• SOURCE EXTRACT

Tuesday, April 3, 2018

Set Adrift on Memory Bliss


As I was going through pictures last week looking for ones of Grandma, I came across this one from our trip to San Francisco in 2011.  We were in a hot air balloon over Napa Valley for our 15 year anniversary.  What struck me about it is how it immediately reminded me of the journey we have taken with my Grandma through dementia.

You helplessly watch this person trying to navigate their new reality.  You want to get close enough to jump in the basket and help them take control but you can never get any closer than you are...clutching onto whatever is around you for support.  They are lost and floating further away from you.  All you can do is stand back, holding on and praying they find a way to navigate themselves again but knowing they never will.  It is a feeling that is not one I ever want to go through again.

• INFORMATION SUPPLIED
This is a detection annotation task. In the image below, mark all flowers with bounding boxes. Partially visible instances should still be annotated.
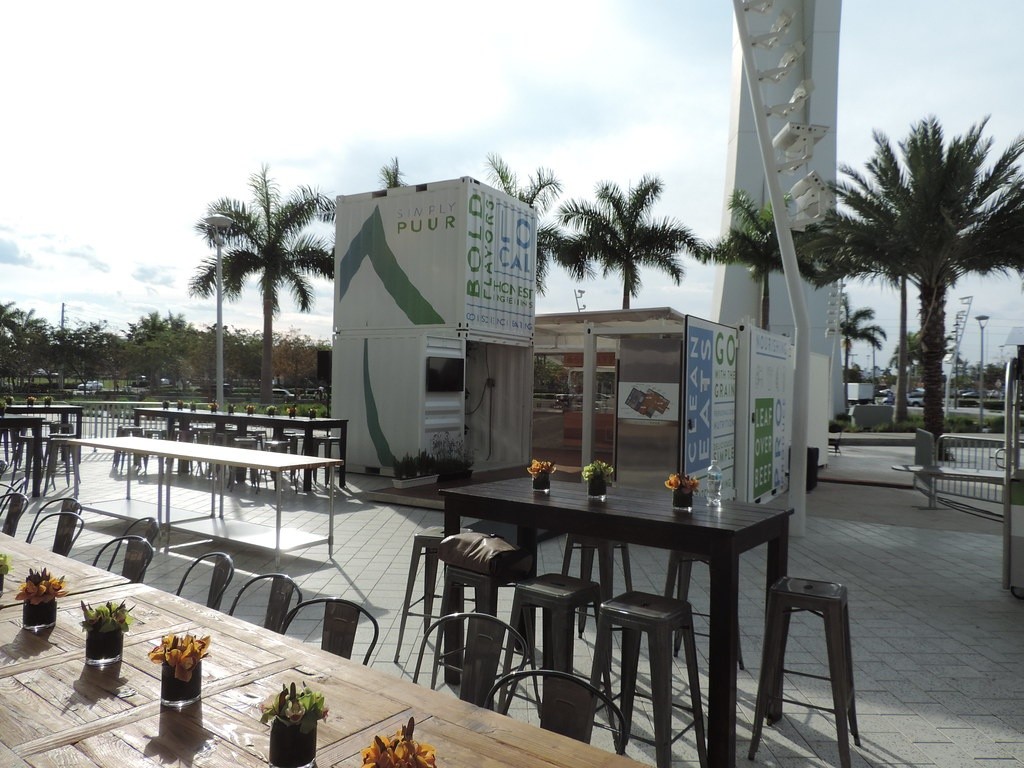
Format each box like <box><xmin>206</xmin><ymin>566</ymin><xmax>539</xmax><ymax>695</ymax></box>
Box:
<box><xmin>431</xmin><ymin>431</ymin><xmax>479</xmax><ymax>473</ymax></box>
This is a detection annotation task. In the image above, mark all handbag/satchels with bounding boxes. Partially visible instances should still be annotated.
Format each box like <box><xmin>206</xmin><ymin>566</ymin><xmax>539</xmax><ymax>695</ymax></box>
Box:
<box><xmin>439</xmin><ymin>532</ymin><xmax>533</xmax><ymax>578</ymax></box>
---
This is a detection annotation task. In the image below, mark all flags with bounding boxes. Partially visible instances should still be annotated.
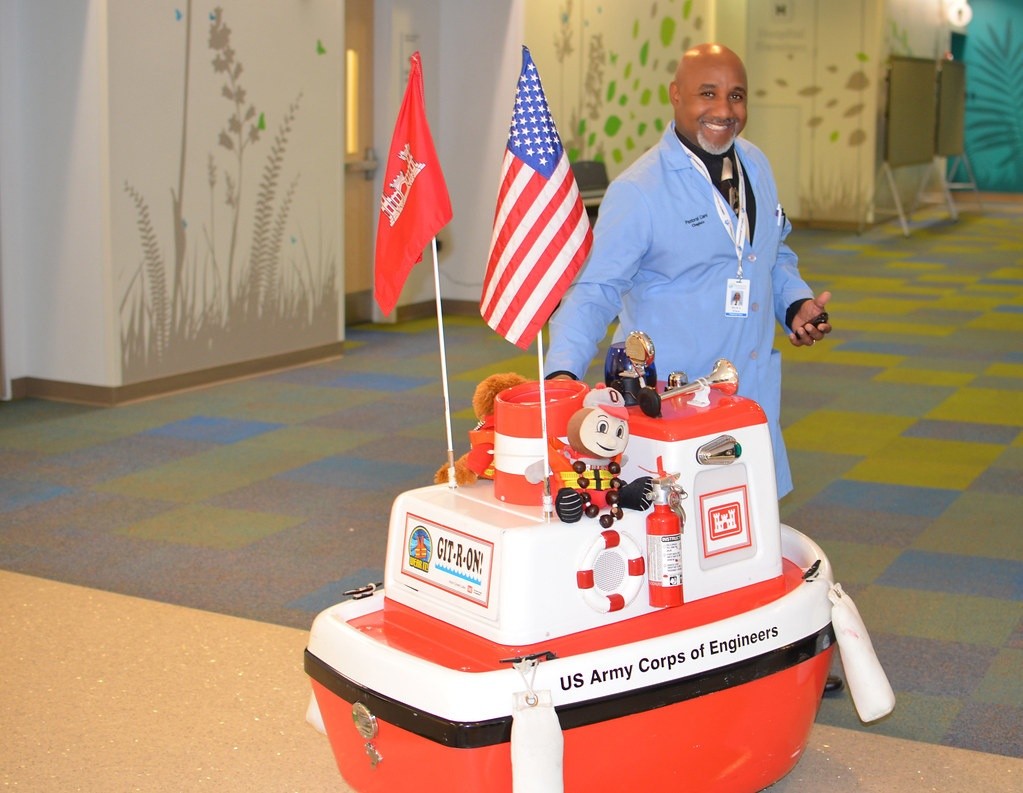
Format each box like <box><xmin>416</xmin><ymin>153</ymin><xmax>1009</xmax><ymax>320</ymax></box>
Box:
--
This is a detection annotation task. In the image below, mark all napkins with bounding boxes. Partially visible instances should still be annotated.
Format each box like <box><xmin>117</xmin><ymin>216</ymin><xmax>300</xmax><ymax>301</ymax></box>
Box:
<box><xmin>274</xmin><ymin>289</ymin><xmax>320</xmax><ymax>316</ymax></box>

• TO-DO LIST
1 - Extract the stretch of the blog post from "Set Adrift on" through "go through again." word for word.
2 - Answer these questions using the blog post:
(a) On what date was it posted?
(b) Which anniversary was the balloon ride over Napa Valley celebrating?
(c) In the last paragraph, what does the person watching clutch onto for support?

• TASK RESULTS
1 -
Set Adrift on Memory Bliss


As I was going through pictures last week looking for ones of Grandma, I came across this one from our trip to San Francisco in 2011.  We were in a hot air balloon over Napa Valley for our 15 year anniversary.  What struck me about it is how it immediately reminded me of the journey we have taken with my Grandma through dementia.

You helplessly watch this person trying to navigate their new reality.  You want to get close enough to jump in the basket and help them take control but you can never get any closer than you are...clutching onto whatever is around you for support.  They are lost and floating further away from you.  All you can do is stand back, holding on and praying they find a way to navigate themselves again but knowing they never will.  It is a feeling that is not one I ever want to go through again.

2 -
(a) Tuesday, April 3, 2018
(b) The 15-year anniversary
(c) Whatever is around them